**Excerpt provided**
■ ■ ■ ■ ■
Causal Link Between Alzheimer’s Disease and Telomere Shortening

In a newly published study, researchers at Karolinska Institutet show that the shortening of the telomeres – the caps at each end of the chromosomes in our cells – can be linked statistically to the active mechanism responsible for Alzheimer’s disease. However, the effect is small and telomere length cannot yet be used to assess disease risk at an individual level. The results are presented in the journal JAMA Neurology.

Every cell in our body contains our entire genome, packed into the nucleus in the form of 46 chromosomes. Every time a cell divides, the telomeres at the tips of the chromosomes become slightly shorter until they reach a critical length, at which point the cell dies. Just where this critical threshold goes depends on the individual, partly because the telomeres are of different lengths to start with, and partly because in some people the telomeres shorten more on cell division than in others. The shortening process takes place when we age, but previously telomere length was only used as a marker for biological ageing.

For the first time, a group of scientists at the Department of Medical Epidemiology and Biostatistics at Karolinska Institutet has shown that telomere length is causally linked to the risk of developing Alzheimer’s disease.

“That there’s some kind of link between telomere length and the risk of Alzheimer’s disease is nothing new in itself, but it was thought that it was down to other underlying commonalities,” says principal investigator Dr Sara Hägg, docent of molecular epidemiology. “In this study we’ve been able to show that the telomeres are involved in the actual active mechanism behind the development of the disease, which is completely new and very interesting.”

The entire genome

To arrive at their results, the researchers used data from studies that identified gene variants linked to telomere length and to Alzheimer’s disease by examining the entire genome. By using a special study design, they were then able to show statistically the presence of a causal link between short telomeres and a higher risk of Alzheimer’s disease. The researchers stress, however, that since the telomere process is so complex, nothing can be said about the degree of an individual person’s risk from the mere measurement of their telomeres.
■ ■ ■ ■ ■
[Stored data entries]
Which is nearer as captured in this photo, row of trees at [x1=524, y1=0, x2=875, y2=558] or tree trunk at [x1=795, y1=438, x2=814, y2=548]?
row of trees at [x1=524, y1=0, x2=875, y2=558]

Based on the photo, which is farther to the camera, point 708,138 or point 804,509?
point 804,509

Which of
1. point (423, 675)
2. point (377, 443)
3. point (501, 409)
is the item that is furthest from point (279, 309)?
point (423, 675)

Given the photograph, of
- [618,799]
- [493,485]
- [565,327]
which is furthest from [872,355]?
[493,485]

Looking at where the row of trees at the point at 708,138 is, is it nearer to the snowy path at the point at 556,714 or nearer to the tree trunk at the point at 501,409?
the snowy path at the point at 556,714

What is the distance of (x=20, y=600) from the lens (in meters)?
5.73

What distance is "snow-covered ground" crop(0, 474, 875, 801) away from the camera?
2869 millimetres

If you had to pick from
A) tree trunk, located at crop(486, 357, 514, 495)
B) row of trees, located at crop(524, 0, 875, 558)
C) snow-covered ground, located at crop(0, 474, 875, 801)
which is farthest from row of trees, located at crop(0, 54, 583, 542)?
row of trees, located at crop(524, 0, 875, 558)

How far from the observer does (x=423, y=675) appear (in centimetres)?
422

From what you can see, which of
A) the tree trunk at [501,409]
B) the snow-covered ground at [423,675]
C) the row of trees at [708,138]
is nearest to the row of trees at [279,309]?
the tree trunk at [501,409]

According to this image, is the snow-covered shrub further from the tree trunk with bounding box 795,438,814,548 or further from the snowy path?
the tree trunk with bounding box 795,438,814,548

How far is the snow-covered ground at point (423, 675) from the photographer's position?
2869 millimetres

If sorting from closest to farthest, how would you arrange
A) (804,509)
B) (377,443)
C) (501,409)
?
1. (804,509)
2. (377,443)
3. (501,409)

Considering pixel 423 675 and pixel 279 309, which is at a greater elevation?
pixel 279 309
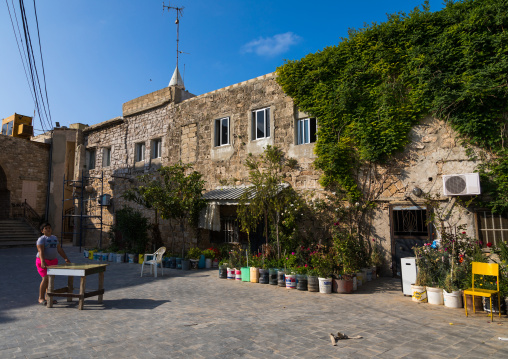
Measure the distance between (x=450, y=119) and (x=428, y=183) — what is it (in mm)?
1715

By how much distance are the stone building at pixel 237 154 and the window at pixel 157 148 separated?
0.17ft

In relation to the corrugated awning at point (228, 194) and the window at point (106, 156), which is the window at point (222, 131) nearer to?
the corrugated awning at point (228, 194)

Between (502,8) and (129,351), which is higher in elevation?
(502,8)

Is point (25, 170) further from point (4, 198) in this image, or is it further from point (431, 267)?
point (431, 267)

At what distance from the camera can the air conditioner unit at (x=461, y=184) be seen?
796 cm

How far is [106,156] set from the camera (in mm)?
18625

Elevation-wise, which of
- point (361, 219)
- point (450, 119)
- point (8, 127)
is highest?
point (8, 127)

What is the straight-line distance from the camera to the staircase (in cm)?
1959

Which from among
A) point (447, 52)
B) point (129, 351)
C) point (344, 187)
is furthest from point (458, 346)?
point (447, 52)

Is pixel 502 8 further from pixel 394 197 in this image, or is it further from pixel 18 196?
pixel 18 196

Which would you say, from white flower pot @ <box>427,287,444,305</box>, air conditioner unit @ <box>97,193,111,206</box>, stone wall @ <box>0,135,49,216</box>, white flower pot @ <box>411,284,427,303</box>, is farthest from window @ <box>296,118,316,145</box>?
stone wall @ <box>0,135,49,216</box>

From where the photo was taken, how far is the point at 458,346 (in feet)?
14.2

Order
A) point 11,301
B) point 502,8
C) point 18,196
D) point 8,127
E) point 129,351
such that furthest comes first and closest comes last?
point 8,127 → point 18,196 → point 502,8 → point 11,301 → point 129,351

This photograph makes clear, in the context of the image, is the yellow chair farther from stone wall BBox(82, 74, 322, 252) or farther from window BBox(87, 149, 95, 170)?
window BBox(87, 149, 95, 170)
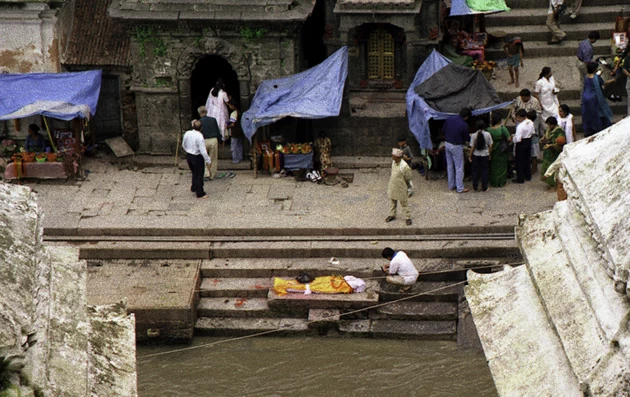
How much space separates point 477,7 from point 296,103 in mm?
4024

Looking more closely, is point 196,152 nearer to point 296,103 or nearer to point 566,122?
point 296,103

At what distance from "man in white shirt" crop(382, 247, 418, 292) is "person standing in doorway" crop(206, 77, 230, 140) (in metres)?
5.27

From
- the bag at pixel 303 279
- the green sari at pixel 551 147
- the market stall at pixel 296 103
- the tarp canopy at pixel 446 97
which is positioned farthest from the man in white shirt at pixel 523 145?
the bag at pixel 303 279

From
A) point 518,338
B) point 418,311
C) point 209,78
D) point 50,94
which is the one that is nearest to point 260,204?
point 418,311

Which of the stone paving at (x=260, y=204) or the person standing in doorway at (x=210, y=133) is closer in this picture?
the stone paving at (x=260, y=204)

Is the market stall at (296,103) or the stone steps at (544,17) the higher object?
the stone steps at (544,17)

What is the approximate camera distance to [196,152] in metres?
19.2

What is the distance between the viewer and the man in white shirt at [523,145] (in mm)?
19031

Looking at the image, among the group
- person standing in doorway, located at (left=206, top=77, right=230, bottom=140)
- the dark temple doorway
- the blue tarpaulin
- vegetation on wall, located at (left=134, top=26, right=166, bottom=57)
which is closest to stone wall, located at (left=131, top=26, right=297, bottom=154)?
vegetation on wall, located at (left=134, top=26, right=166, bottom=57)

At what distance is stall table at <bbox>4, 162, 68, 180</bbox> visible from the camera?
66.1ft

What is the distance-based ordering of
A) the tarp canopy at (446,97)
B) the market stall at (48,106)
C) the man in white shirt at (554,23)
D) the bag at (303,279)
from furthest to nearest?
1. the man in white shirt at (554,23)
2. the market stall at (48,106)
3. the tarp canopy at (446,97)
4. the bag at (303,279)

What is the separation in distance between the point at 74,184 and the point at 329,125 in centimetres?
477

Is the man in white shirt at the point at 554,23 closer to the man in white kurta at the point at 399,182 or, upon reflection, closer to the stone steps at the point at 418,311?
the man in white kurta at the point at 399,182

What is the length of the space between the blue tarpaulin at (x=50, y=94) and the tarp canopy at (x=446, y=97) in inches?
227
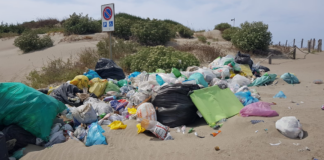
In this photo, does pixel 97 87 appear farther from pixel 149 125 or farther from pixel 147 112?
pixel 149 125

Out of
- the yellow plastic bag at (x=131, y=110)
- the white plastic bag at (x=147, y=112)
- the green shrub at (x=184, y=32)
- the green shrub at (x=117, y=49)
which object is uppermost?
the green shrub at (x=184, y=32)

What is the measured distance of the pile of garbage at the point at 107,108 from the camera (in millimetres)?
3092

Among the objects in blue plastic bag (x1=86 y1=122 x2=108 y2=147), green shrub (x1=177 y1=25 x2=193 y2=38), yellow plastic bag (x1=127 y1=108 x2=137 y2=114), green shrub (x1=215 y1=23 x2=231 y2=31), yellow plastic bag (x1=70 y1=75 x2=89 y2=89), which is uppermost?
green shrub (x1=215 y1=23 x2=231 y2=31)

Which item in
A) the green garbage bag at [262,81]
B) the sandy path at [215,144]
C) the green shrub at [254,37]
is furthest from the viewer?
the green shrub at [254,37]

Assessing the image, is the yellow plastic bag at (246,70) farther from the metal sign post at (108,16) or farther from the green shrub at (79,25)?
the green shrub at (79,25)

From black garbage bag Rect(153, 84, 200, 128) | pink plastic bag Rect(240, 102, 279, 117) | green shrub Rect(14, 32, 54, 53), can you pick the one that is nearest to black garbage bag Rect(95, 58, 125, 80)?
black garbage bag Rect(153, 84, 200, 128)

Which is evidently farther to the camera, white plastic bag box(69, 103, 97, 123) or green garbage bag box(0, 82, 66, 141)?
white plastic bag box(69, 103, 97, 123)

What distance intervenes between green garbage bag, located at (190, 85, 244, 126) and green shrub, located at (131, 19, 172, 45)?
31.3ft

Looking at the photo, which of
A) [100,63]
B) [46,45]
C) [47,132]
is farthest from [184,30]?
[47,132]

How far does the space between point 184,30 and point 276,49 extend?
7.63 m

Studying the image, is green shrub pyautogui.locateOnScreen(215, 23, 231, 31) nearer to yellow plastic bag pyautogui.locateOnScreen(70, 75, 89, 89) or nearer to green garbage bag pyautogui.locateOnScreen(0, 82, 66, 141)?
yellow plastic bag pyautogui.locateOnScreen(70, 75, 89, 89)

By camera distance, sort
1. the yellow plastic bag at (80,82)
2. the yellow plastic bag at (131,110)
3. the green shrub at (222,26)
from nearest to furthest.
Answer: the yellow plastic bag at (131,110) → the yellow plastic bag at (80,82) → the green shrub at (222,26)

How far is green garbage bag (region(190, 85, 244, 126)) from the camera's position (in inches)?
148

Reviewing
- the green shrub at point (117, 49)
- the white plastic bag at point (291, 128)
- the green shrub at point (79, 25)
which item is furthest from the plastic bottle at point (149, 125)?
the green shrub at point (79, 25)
■ ■ ■ ■ ■
**Directions for this task**
Reproduce, word for word, the stretch of the Alzheimer's and telomere article from "Causal Link Between Alzheimer’s" through "journal JAMA Neurology.".

**Expected answer**
Causal Link Between Alzheimer’s Disease and Telomere Shortening

In a newly published study, researchers at Karolinska Institutet show that the shortening of the telomeres – the caps at each end of the chromosomes in our cells – can be linked statistically to the active mechanism responsible for Alzheimer’s disease. However, the effect is small and telomere length cannot yet be used to assess disease risk at an individual level. The results are presented in the journal JAMA Neurology.